## What the task requires
Will you restate verbatim the lines running from the line with "What is the exact distance between the camera and the" to the end of the data, leaving out everything else?

"""

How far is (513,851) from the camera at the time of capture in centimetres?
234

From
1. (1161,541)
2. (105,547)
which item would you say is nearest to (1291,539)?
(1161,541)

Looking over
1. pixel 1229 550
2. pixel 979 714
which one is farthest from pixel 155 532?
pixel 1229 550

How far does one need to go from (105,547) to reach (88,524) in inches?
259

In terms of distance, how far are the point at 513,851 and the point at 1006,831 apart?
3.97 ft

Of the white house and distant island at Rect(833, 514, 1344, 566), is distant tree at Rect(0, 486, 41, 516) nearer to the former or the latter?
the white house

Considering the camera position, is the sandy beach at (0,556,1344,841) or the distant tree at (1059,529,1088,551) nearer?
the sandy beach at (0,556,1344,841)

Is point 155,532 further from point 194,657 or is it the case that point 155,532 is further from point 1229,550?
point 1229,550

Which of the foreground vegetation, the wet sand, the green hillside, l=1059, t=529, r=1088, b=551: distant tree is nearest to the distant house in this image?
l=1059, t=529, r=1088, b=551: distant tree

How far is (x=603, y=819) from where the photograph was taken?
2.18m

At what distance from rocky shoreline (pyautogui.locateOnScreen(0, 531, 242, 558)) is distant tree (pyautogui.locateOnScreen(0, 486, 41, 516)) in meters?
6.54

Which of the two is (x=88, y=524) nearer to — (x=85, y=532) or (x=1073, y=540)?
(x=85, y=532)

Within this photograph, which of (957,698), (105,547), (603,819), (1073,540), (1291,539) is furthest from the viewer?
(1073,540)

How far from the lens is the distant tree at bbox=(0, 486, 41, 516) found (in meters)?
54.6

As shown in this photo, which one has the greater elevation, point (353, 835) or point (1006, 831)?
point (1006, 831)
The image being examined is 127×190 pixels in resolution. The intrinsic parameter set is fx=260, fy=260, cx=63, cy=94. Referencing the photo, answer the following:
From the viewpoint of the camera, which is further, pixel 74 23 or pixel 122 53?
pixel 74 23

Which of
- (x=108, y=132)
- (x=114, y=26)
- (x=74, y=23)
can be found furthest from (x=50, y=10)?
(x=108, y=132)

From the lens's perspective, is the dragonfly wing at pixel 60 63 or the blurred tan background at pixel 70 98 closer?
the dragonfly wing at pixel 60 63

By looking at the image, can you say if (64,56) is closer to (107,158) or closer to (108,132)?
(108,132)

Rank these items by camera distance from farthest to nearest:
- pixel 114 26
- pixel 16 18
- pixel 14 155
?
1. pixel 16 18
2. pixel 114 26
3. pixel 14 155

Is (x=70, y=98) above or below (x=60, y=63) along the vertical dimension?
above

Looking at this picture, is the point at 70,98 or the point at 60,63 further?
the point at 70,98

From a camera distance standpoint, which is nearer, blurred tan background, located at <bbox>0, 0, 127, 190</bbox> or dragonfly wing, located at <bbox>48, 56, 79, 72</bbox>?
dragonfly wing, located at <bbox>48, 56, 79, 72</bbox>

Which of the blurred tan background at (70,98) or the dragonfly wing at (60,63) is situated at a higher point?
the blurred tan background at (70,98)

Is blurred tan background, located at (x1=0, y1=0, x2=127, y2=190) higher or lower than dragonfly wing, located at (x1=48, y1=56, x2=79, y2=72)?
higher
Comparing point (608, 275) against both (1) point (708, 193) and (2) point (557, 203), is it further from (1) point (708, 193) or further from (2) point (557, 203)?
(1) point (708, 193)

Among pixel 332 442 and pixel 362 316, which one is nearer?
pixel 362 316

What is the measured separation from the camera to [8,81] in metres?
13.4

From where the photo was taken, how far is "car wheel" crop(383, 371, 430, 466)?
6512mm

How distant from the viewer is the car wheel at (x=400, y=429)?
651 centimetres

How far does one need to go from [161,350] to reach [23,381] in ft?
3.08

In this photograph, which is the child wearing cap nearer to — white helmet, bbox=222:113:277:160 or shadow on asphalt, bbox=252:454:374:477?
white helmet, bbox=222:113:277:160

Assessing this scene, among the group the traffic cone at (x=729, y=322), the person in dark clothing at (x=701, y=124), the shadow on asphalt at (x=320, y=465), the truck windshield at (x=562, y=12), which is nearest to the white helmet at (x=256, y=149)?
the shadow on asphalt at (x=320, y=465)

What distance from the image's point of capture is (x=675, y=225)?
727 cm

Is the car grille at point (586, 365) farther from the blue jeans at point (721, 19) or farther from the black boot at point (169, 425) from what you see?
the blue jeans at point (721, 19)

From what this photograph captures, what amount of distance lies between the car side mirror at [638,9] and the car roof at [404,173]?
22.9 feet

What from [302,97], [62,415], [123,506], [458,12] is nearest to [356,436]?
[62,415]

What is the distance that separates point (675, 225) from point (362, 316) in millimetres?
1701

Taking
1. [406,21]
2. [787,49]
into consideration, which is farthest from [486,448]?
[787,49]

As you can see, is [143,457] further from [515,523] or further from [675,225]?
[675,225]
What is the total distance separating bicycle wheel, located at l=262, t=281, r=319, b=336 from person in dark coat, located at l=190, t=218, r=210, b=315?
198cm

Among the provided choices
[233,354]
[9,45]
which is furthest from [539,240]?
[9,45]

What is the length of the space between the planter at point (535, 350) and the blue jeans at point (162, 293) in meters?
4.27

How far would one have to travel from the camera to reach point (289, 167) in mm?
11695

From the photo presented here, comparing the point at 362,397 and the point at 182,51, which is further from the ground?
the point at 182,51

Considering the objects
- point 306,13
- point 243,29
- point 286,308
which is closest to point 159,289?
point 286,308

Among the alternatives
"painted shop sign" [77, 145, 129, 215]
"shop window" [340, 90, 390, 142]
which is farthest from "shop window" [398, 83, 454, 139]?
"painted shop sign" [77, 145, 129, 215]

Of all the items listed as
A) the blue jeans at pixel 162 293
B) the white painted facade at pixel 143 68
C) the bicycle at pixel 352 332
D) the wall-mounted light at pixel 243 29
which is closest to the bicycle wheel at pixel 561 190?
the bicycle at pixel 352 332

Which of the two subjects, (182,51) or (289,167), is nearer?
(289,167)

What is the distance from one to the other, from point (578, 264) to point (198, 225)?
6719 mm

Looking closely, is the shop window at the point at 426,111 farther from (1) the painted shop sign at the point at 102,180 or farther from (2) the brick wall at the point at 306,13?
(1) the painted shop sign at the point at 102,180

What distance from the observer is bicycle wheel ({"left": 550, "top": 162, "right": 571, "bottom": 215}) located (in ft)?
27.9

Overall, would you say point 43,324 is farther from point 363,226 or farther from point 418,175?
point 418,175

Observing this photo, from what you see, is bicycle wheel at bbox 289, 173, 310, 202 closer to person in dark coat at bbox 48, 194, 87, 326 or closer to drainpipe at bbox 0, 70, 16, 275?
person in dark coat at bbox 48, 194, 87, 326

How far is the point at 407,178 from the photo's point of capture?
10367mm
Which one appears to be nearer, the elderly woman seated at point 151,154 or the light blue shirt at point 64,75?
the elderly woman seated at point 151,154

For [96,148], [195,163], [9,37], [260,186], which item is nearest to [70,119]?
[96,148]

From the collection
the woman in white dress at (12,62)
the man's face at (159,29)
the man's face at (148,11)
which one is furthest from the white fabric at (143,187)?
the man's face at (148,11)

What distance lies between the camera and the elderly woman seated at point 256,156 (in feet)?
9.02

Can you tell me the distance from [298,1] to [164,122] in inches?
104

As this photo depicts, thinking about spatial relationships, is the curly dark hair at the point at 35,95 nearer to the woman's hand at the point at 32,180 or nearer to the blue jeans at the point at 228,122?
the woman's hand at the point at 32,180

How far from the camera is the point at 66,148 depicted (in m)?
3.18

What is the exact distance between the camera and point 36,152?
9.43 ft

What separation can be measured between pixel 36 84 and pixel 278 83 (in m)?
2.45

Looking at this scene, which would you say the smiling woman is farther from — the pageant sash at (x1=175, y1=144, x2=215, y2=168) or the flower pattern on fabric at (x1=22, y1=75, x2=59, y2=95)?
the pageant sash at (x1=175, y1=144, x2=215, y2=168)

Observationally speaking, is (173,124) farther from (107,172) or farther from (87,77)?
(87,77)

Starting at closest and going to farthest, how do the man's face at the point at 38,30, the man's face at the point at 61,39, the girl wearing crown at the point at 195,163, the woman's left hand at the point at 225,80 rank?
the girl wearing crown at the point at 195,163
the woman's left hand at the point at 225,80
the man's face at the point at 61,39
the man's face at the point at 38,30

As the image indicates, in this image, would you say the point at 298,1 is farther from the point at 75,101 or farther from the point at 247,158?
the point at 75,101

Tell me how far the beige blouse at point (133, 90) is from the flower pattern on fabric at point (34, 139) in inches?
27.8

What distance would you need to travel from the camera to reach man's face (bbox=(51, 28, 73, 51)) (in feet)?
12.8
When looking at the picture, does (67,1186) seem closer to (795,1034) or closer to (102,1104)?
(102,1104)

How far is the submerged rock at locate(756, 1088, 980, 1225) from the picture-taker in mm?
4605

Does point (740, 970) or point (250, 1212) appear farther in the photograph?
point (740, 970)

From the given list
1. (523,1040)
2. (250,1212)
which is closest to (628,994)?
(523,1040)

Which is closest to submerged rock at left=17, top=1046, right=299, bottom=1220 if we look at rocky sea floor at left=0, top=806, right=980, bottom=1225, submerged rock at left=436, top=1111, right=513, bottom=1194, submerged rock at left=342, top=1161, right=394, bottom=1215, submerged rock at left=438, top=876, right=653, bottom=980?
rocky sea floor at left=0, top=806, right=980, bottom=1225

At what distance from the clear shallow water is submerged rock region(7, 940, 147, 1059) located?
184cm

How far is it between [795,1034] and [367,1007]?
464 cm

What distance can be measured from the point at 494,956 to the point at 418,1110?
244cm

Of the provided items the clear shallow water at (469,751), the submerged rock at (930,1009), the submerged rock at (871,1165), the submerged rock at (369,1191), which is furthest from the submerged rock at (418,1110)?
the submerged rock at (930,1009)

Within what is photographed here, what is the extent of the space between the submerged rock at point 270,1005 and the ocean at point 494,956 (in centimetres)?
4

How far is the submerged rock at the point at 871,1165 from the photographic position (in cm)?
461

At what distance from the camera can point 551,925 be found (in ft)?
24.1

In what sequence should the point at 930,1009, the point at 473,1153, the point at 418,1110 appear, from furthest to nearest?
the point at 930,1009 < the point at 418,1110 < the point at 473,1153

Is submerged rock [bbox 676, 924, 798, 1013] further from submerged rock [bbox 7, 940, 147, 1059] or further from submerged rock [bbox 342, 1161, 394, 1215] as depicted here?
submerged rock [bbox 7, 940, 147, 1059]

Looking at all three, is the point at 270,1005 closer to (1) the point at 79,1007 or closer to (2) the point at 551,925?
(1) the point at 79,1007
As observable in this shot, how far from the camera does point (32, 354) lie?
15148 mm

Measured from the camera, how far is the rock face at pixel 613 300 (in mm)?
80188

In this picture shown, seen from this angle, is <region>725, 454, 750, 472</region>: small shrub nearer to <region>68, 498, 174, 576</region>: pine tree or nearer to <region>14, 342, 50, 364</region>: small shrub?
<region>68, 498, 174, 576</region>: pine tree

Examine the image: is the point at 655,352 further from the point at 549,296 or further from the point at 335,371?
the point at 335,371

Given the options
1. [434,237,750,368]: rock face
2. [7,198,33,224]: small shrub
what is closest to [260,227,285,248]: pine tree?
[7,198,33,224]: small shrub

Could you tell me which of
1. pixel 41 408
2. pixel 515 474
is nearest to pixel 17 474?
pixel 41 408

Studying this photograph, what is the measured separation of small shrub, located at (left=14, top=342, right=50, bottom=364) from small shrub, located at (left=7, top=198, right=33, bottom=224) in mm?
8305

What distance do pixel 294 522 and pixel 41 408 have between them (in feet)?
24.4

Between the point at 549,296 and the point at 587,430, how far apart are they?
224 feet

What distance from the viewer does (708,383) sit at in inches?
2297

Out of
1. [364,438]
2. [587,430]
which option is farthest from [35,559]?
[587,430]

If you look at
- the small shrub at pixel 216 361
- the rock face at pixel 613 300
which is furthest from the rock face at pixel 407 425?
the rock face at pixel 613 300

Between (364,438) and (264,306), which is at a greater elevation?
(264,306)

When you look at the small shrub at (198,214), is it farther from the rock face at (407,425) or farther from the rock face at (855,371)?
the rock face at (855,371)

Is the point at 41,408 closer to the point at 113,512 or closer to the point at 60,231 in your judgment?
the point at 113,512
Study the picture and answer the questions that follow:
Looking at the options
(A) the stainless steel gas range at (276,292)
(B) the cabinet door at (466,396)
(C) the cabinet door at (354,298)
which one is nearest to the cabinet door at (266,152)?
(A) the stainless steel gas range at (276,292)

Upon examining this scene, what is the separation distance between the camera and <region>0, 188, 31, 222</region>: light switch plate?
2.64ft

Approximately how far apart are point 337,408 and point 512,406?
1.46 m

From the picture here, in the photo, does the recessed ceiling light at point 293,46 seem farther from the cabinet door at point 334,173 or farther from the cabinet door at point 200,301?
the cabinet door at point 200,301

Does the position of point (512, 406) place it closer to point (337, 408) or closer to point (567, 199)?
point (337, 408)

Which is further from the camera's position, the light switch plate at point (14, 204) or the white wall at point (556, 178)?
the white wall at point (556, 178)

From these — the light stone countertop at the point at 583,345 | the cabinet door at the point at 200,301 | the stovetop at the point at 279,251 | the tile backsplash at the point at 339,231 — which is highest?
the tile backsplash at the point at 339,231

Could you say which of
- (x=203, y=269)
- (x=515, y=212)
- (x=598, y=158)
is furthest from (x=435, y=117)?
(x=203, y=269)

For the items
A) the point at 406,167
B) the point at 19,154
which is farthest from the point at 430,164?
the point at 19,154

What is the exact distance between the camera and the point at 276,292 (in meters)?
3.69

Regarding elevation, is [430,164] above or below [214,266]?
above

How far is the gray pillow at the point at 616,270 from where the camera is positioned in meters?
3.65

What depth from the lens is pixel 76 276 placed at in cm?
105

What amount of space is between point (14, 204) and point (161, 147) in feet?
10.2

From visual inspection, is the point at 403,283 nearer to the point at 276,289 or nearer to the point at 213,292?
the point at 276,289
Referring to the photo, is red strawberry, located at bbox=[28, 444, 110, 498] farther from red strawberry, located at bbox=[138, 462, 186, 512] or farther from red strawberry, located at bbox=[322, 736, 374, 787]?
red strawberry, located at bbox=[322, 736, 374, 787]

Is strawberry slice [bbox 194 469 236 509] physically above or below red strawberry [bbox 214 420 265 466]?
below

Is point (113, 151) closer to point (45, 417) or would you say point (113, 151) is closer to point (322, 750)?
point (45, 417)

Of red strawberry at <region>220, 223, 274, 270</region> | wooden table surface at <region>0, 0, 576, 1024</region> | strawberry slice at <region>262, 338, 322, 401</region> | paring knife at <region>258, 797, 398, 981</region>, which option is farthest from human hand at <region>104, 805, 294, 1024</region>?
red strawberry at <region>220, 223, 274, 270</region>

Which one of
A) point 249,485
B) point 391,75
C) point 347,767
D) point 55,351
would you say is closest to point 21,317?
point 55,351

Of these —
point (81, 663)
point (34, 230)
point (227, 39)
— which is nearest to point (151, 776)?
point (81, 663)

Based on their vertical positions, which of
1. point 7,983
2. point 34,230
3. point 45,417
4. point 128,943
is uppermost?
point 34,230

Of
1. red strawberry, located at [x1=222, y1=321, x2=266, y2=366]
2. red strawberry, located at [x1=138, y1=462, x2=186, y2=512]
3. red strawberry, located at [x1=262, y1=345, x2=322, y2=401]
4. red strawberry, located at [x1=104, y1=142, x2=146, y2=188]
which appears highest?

"""

## Complete output
What is the exact distance between the camera and the point at 276,292 (in meters)?
3.69

Regarding elevation, is [430,164] above or below [214,266]?
above

How far is the gray pillow at the point at 616,270 from where the camera is positioned in meters?
3.65

What depth from the lens is pixel 76 276 placed at in cm?
105

What amount of space is between point (14, 204) and point (161, 147) in feet?
10.2

From visual inspection, is the point at 403,283 nearer to the point at 276,289 or nearer to the point at 213,292?
the point at 276,289
Referring to the photo, is red strawberry, located at bbox=[28, 444, 110, 498] farther from red strawberry, located at bbox=[138, 462, 186, 512] or farther from red strawberry, located at bbox=[322, 736, 374, 787]?
red strawberry, located at bbox=[322, 736, 374, 787]

Is strawberry slice [bbox 194 469 236 509] physically above or below red strawberry [bbox 214 420 265 466]?
below

Is point (113, 151) closer to point (45, 417) or would you say point (113, 151) is closer to point (322, 750)?
point (45, 417)

Of red strawberry at <region>220, 223, 274, 270</region> | wooden table surface at <region>0, 0, 576, 1024</region> | strawberry slice at <region>262, 338, 322, 401</region> | paring knife at <region>258, 797, 398, 981</region>, which option is farthest from human hand at <region>104, 805, 294, 1024</region>?
red strawberry at <region>220, 223, 274, 270</region>

Which one of
A) point 249,485
B) point 391,75
C) point 347,767
D) point 55,351
would you say is closest to point 21,317?
point 55,351

Of these —
point (81, 663)
point (34, 230)
point (227, 39)
— which is nearest to point (151, 776)?
point (81, 663)

Based on their vertical positions, which of
1. point 7,983
2. point 34,230
3. point 45,417
4. point 128,943
is uppermost?
point 34,230

Of
1. red strawberry, located at [x1=222, y1=321, x2=266, y2=366]
2. red strawberry, located at [x1=138, y1=462, x2=186, y2=512]
3. red strawberry, located at [x1=262, y1=345, x2=322, y2=401]
4. red strawberry, located at [x1=104, y1=142, x2=146, y2=188]
which appears highest?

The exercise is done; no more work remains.